Linear regression predicts a continuous value, while logistic regression predicts a probability between 0 and 1 for binary classification.
What are the two parameters in a linear regression model?
Slope (β₁) and intercept (β₀).
What is the dependent variable in a regression model?
It is the output that the model is trying to predict.
What are the assumptions of linear regression?
Linearity, independence of features, normality of errors, and homoscedasticity.
What is multicollinearity?
It’s when input features are highly correlated with each other, which can distort model interpretation.
Why do we square the errors in Ordinary Least Squares (OLS)?
To make them positive and easier to optimize, and to make large differences more noticeable.

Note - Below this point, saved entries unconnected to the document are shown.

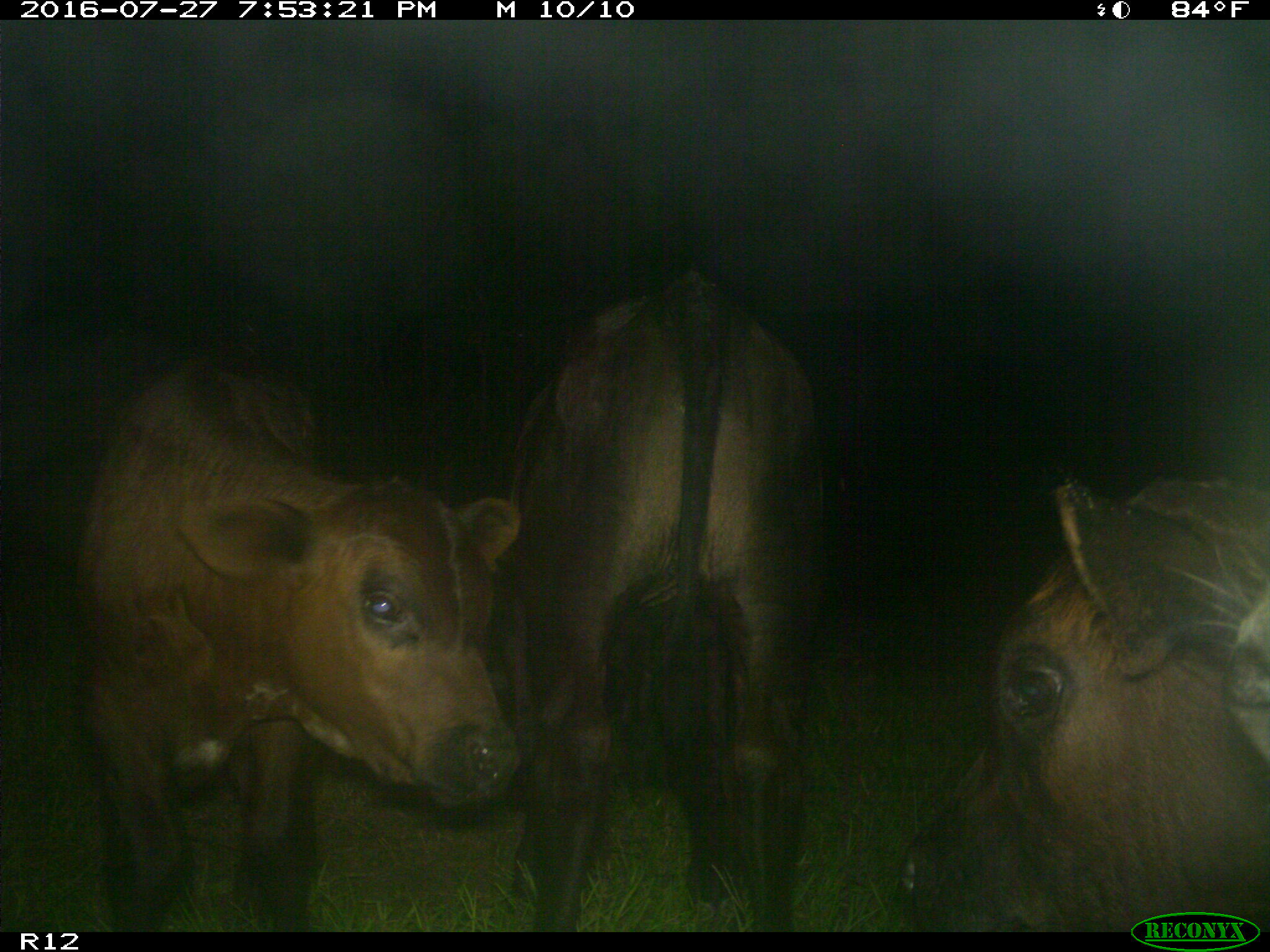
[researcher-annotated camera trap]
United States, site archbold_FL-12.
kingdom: Animalia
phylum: Chordata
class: Mammalia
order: Artiodactyla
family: Bovidae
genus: Bos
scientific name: Bos taurus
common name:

What is robust regression?
An alternative to OLS that uses absolute values instead of squares, making it less sensitive to outliers.
What is a scatterplot useful for?
Detecting linearity and spotting outliers.
What is R-squared?
A measure of how well the model fits the data; closer to 1 means better fit.
Why do we scale features before fitting a model?
To ensure all features contribute equally and avoid dominance by large-scale variables.
How does logistic regression output predictions?
It uses a sigmoid function to output probabilities between 0 and 1.
What is the role of feature engineering?
Transforming or creating features to improve model performance or fit.
What is the difference between homoscedasticity and heteroscedasticity?
Homoscedasticity means the variance of errors is constant across all levels of input; heteroscedasticity means the variance changes.
What is a residual in regression?
The difference between the actual value and the predicted value by the model.
What is the sigmoid function used in logistic regression?
A mathematical function that maps any real value into a range between 0 and 1.
When should you not use linear regression?
When the relationship between variables is non-linear or when the assumptions of linear regression are violated.
Why is normality of errors important in linear regression?
It ensures reliable inference like confidence intervals and p-values.
How can linear regression be used in FP&A?
To forecast costs or revenue based on inputs like volume, location, and seasonality.
How can logistic regression be used in FP&A?
To predict binary outcomes such as whether an order will be late or whether a customer will reorder.